Gather every line below that contains the word "gray". Case counts.

> [Entries supplied]
• • • • •

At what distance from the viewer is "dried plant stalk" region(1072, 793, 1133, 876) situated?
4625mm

• • • • •

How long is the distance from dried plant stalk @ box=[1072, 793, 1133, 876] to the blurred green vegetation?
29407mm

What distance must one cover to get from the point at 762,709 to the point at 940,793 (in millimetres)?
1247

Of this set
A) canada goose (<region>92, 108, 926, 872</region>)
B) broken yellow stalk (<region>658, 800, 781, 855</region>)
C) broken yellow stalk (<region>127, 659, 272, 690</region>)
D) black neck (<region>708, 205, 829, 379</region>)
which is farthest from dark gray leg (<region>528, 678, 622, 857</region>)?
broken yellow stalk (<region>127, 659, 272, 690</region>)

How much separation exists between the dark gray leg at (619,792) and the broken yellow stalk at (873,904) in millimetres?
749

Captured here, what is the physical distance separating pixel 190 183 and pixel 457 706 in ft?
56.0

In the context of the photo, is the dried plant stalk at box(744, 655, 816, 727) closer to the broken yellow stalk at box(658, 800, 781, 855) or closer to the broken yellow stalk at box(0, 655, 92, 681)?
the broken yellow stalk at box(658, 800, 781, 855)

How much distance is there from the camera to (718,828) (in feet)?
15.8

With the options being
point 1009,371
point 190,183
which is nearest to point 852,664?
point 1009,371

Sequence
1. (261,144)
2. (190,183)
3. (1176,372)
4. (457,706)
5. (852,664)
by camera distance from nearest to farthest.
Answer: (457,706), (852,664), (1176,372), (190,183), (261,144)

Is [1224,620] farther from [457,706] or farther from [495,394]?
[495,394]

• • • • •

> [Problem solution]
which is farthest from dark gray leg (<region>528, 678, 622, 857</region>)?
How much separation exists between the dark gray leg at (619,792) and the broken yellow stalk at (873,904) in millimetres?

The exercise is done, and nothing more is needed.